Zu Sicherheitsbehörden:

Diverse Behörden teilen sich die Verantwortung für die innere Sicherheit; etwa das Informationsministerium, die Ordnungskräfte des Innenministeriums, die dem Präsidenten berichten, und die Revolutionsgarden (Sepah-e Pasdaran-e Enghelab-e Islami - IRGC), welche direkt dem Obersten Führer Khamenei berichten. Die Basij-Kräfte, eine freiwillige paramilitärische Gruppierung mit lokalen Niederlassungen in Städten und Dörfern, sind zum Teil als Hilfseinheiten zum Gesetzesvollzug innerhalb der Revolutionsgarden tätig.

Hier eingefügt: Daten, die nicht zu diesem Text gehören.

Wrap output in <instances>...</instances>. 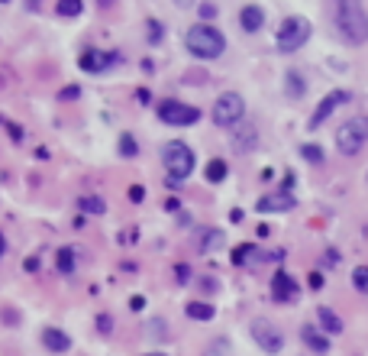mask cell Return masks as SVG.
Wrapping results in <instances>:
<instances>
[{"label":"cell","mask_w":368,"mask_h":356,"mask_svg":"<svg viewBox=\"0 0 368 356\" xmlns=\"http://www.w3.org/2000/svg\"><path fill=\"white\" fill-rule=\"evenodd\" d=\"M336 29L349 46L368 43V13L362 0H336Z\"/></svg>","instance_id":"1"},{"label":"cell","mask_w":368,"mask_h":356,"mask_svg":"<svg viewBox=\"0 0 368 356\" xmlns=\"http://www.w3.org/2000/svg\"><path fill=\"white\" fill-rule=\"evenodd\" d=\"M184 46H187V52L191 55H197V59L210 62V59H220L226 52V39L220 29H213L210 23H194L191 29H187V36H184Z\"/></svg>","instance_id":"2"},{"label":"cell","mask_w":368,"mask_h":356,"mask_svg":"<svg viewBox=\"0 0 368 356\" xmlns=\"http://www.w3.org/2000/svg\"><path fill=\"white\" fill-rule=\"evenodd\" d=\"M368 143V117H349L343 127L336 130V146L343 156L362 153V146Z\"/></svg>","instance_id":"3"},{"label":"cell","mask_w":368,"mask_h":356,"mask_svg":"<svg viewBox=\"0 0 368 356\" xmlns=\"http://www.w3.org/2000/svg\"><path fill=\"white\" fill-rule=\"evenodd\" d=\"M162 162H165L168 169V178L171 182H181V178H187L194 172V153L187 143H168L165 149H162Z\"/></svg>","instance_id":"4"},{"label":"cell","mask_w":368,"mask_h":356,"mask_svg":"<svg viewBox=\"0 0 368 356\" xmlns=\"http://www.w3.org/2000/svg\"><path fill=\"white\" fill-rule=\"evenodd\" d=\"M243 117H246L243 94H236V91L220 94L217 104H213V123L217 127H236V123H243Z\"/></svg>","instance_id":"5"},{"label":"cell","mask_w":368,"mask_h":356,"mask_svg":"<svg viewBox=\"0 0 368 356\" xmlns=\"http://www.w3.org/2000/svg\"><path fill=\"white\" fill-rule=\"evenodd\" d=\"M310 39V20L304 17H288L278 26V49L281 52H297Z\"/></svg>","instance_id":"6"},{"label":"cell","mask_w":368,"mask_h":356,"mask_svg":"<svg viewBox=\"0 0 368 356\" xmlns=\"http://www.w3.org/2000/svg\"><path fill=\"white\" fill-rule=\"evenodd\" d=\"M197 117H201L197 107H191V104H184V101H175V97H168V101L159 104V120L168 123V127H194Z\"/></svg>","instance_id":"7"},{"label":"cell","mask_w":368,"mask_h":356,"mask_svg":"<svg viewBox=\"0 0 368 356\" xmlns=\"http://www.w3.org/2000/svg\"><path fill=\"white\" fill-rule=\"evenodd\" d=\"M252 340H255V343H259L262 350H265V353H281V350H285V334L278 331L275 324L271 321H265V317H259V321H252Z\"/></svg>","instance_id":"8"},{"label":"cell","mask_w":368,"mask_h":356,"mask_svg":"<svg viewBox=\"0 0 368 356\" xmlns=\"http://www.w3.org/2000/svg\"><path fill=\"white\" fill-rule=\"evenodd\" d=\"M346 101H349V91H330L327 97H323V101L317 104V111H313V117H310L307 127H310V130H317L320 123H323V120H327L330 114H333L336 107H339V104H346Z\"/></svg>","instance_id":"9"},{"label":"cell","mask_w":368,"mask_h":356,"mask_svg":"<svg viewBox=\"0 0 368 356\" xmlns=\"http://www.w3.org/2000/svg\"><path fill=\"white\" fill-rule=\"evenodd\" d=\"M271 298H275V301H294V298H297V282H294L285 269H278L275 275H271Z\"/></svg>","instance_id":"10"},{"label":"cell","mask_w":368,"mask_h":356,"mask_svg":"<svg viewBox=\"0 0 368 356\" xmlns=\"http://www.w3.org/2000/svg\"><path fill=\"white\" fill-rule=\"evenodd\" d=\"M291 207H294V195H288V191L265 195V198H259V204H255V211L259 214H281V211H291Z\"/></svg>","instance_id":"11"},{"label":"cell","mask_w":368,"mask_h":356,"mask_svg":"<svg viewBox=\"0 0 368 356\" xmlns=\"http://www.w3.org/2000/svg\"><path fill=\"white\" fill-rule=\"evenodd\" d=\"M236 127H239V123H236ZM255 146H259V130L252 127V123H243V127L236 130V136H233V149L243 156V153H252Z\"/></svg>","instance_id":"12"},{"label":"cell","mask_w":368,"mask_h":356,"mask_svg":"<svg viewBox=\"0 0 368 356\" xmlns=\"http://www.w3.org/2000/svg\"><path fill=\"white\" fill-rule=\"evenodd\" d=\"M42 343H45V350H52V353H68V350H71V337H68L65 331H59V327H45V331H42Z\"/></svg>","instance_id":"13"},{"label":"cell","mask_w":368,"mask_h":356,"mask_svg":"<svg viewBox=\"0 0 368 356\" xmlns=\"http://www.w3.org/2000/svg\"><path fill=\"white\" fill-rule=\"evenodd\" d=\"M110 62H113V55H110V52H97V49H87L81 55V68H84V71H91V75H97V71H107Z\"/></svg>","instance_id":"14"},{"label":"cell","mask_w":368,"mask_h":356,"mask_svg":"<svg viewBox=\"0 0 368 356\" xmlns=\"http://www.w3.org/2000/svg\"><path fill=\"white\" fill-rule=\"evenodd\" d=\"M262 23H265V10H262L259 4H249V7H243V13H239V26H243L246 33H259Z\"/></svg>","instance_id":"15"},{"label":"cell","mask_w":368,"mask_h":356,"mask_svg":"<svg viewBox=\"0 0 368 356\" xmlns=\"http://www.w3.org/2000/svg\"><path fill=\"white\" fill-rule=\"evenodd\" d=\"M301 337H304V343H307L310 350H313V353H330V337L323 331H317V327H313V324H307V327H304L301 331Z\"/></svg>","instance_id":"16"},{"label":"cell","mask_w":368,"mask_h":356,"mask_svg":"<svg viewBox=\"0 0 368 356\" xmlns=\"http://www.w3.org/2000/svg\"><path fill=\"white\" fill-rule=\"evenodd\" d=\"M317 321H320V331L323 334H343V317L333 311V308H317Z\"/></svg>","instance_id":"17"},{"label":"cell","mask_w":368,"mask_h":356,"mask_svg":"<svg viewBox=\"0 0 368 356\" xmlns=\"http://www.w3.org/2000/svg\"><path fill=\"white\" fill-rule=\"evenodd\" d=\"M184 311H187V317H191V321H213V305H207V301H187V308H184Z\"/></svg>","instance_id":"18"},{"label":"cell","mask_w":368,"mask_h":356,"mask_svg":"<svg viewBox=\"0 0 368 356\" xmlns=\"http://www.w3.org/2000/svg\"><path fill=\"white\" fill-rule=\"evenodd\" d=\"M78 207H81L84 214H104V211H107L104 198H97V195H81V198H78Z\"/></svg>","instance_id":"19"},{"label":"cell","mask_w":368,"mask_h":356,"mask_svg":"<svg viewBox=\"0 0 368 356\" xmlns=\"http://www.w3.org/2000/svg\"><path fill=\"white\" fill-rule=\"evenodd\" d=\"M55 266H59V272L71 275V272H75V249H71V246H62L59 256H55Z\"/></svg>","instance_id":"20"},{"label":"cell","mask_w":368,"mask_h":356,"mask_svg":"<svg viewBox=\"0 0 368 356\" xmlns=\"http://www.w3.org/2000/svg\"><path fill=\"white\" fill-rule=\"evenodd\" d=\"M217 246H223V233H220V230H204L197 249H201V253H210V249H217Z\"/></svg>","instance_id":"21"},{"label":"cell","mask_w":368,"mask_h":356,"mask_svg":"<svg viewBox=\"0 0 368 356\" xmlns=\"http://www.w3.org/2000/svg\"><path fill=\"white\" fill-rule=\"evenodd\" d=\"M204 175H207V182H213V185L223 182V178H226V162L223 159H210L207 169H204Z\"/></svg>","instance_id":"22"},{"label":"cell","mask_w":368,"mask_h":356,"mask_svg":"<svg viewBox=\"0 0 368 356\" xmlns=\"http://www.w3.org/2000/svg\"><path fill=\"white\" fill-rule=\"evenodd\" d=\"M285 88H288V94H291V97H304V78L297 75V71H288L285 75Z\"/></svg>","instance_id":"23"},{"label":"cell","mask_w":368,"mask_h":356,"mask_svg":"<svg viewBox=\"0 0 368 356\" xmlns=\"http://www.w3.org/2000/svg\"><path fill=\"white\" fill-rule=\"evenodd\" d=\"M55 10H59L62 17H81L84 4H81V0H59V4H55Z\"/></svg>","instance_id":"24"},{"label":"cell","mask_w":368,"mask_h":356,"mask_svg":"<svg viewBox=\"0 0 368 356\" xmlns=\"http://www.w3.org/2000/svg\"><path fill=\"white\" fill-rule=\"evenodd\" d=\"M252 256H255V246L243 243V246H236V249H233V263H236V266H246Z\"/></svg>","instance_id":"25"},{"label":"cell","mask_w":368,"mask_h":356,"mask_svg":"<svg viewBox=\"0 0 368 356\" xmlns=\"http://www.w3.org/2000/svg\"><path fill=\"white\" fill-rule=\"evenodd\" d=\"M301 156H304V159H307V162H313V165H320V162H323V159H327V156H323V149H320V146H301Z\"/></svg>","instance_id":"26"},{"label":"cell","mask_w":368,"mask_h":356,"mask_svg":"<svg viewBox=\"0 0 368 356\" xmlns=\"http://www.w3.org/2000/svg\"><path fill=\"white\" fill-rule=\"evenodd\" d=\"M352 282H355V289H359V292H368V266H355Z\"/></svg>","instance_id":"27"},{"label":"cell","mask_w":368,"mask_h":356,"mask_svg":"<svg viewBox=\"0 0 368 356\" xmlns=\"http://www.w3.org/2000/svg\"><path fill=\"white\" fill-rule=\"evenodd\" d=\"M120 153H123V156H136V139H133V136H123V139H120Z\"/></svg>","instance_id":"28"},{"label":"cell","mask_w":368,"mask_h":356,"mask_svg":"<svg viewBox=\"0 0 368 356\" xmlns=\"http://www.w3.org/2000/svg\"><path fill=\"white\" fill-rule=\"evenodd\" d=\"M97 331H101V334L113 331V321H110V314H101V317H97Z\"/></svg>","instance_id":"29"},{"label":"cell","mask_w":368,"mask_h":356,"mask_svg":"<svg viewBox=\"0 0 368 356\" xmlns=\"http://www.w3.org/2000/svg\"><path fill=\"white\" fill-rule=\"evenodd\" d=\"M217 17V7H213V4H201V23L204 20H213Z\"/></svg>","instance_id":"30"},{"label":"cell","mask_w":368,"mask_h":356,"mask_svg":"<svg viewBox=\"0 0 368 356\" xmlns=\"http://www.w3.org/2000/svg\"><path fill=\"white\" fill-rule=\"evenodd\" d=\"M143 198H146L143 185H133V188H129V201H133V204H139V201H143Z\"/></svg>","instance_id":"31"},{"label":"cell","mask_w":368,"mask_h":356,"mask_svg":"<svg viewBox=\"0 0 368 356\" xmlns=\"http://www.w3.org/2000/svg\"><path fill=\"white\" fill-rule=\"evenodd\" d=\"M310 289L313 292L323 289V275H320V272H310Z\"/></svg>","instance_id":"32"},{"label":"cell","mask_w":368,"mask_h":356,"mask_svg":"<svg viewBox=\"0 0 368 356\" xmlns=\"http://www.w3.org/2000/svg\"><path fill=\"white\" fill-rule=\"evenodd\" d=\"M175 279H178V282H187V279H191V269H187V266H178V269H175Z\"/></svg>","instance_id":"33"},{"label":"cell","mask_w":368,"mask_h":356,"mask_svg":"<svg viewBox=\"0 0 368 356\" xmlns=\"http://www.w3.org/2000/svg\"><path fill=\"white\" fill-rule=\"evenodd\" d=\"M78 94H81V88H78V85H68L65 91H62V97H65V101H71V97H78Z\"/></svg>","instance_id":"34"},{"label":"cell","mask_w":368,"mask_h":356,"mask_svg":"<svg viewBox=\"0 0 368 356\" xmlns=\"http://www.w3.org/2000/svg\"><path fill=\"white\" fill-rule=\"evenodd\" d=\"M149 36H152L149 43H159V36H162V26H159V23H149Z\"/></svg>","instance_id":"35"},{"label":"cell","mask_w":368,"mask_h":356,"mask_svg":"<svg viewBox=\"0 0 368 356\" xmlns=\"http://www.w3.org/2000/svg\"><path fill=\"white\" fill-rule=\"evenodd\" d=\"M3 249H7V240H3V233H0V256H3Z\"/></svg>","instance_id":"36"},{"label":"cell","mask_w":368,"mask_h":356,"mask_svg":"<svg viewBox=\"0 0 368 356\" xmlns=\"http://www.w3.org/2000/svg\"><path fill=\"white\" fill-rule=\"evenodd\" d=\"M97 4H101V7H107V4H113V0H97Z\"/></svg>","instance_id":"37"},{"label":"cell","mask_w":368,"mask_h":356,"mask_svg":"<svg viewBox=\"0 0 368 356\" xmlns=\"http://www.w3.org/2000/svg\"><path fill=\"white\" fill-rule=\"evenodd\" d=\"M152 356H165V353H152Z\"/></svg>","instance_id":"38"}]
</instances>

Basij-Einheiten sind oft bei der Unterdrückung von politischen Oppositionellen oder bei der Einschüchterung von Zivilisten, die den strikten Moralkodex nicht befolgen, involviert (US DOS 13.3.2019). Organisatorisch sind die Basij den Pasdaran (Revolutionsgarden) unterstellt und ihnen gehören auch Frauen und Kinder an (AA 12.1.2019). Basijis sind ausschließlich gegenüber dem Obersten Führer loyal und haben oft keinerlei reguläre polizeiliche Ausbildung, die sie mit rechtlichen Grundprinzipien polizeilichen Handelns vertraut gemacht hätten. Basijis haben Stützpunkte u.a. in Schulen und Universitäten, wodurch die permanente Kontrolle der iranischen Jugend gewährleistet ist. Schätzungen über die Zahl der Basijis gehen weit auseinander und reichen bis zu mehreren Millionen (ÖB Teheran 12.2018).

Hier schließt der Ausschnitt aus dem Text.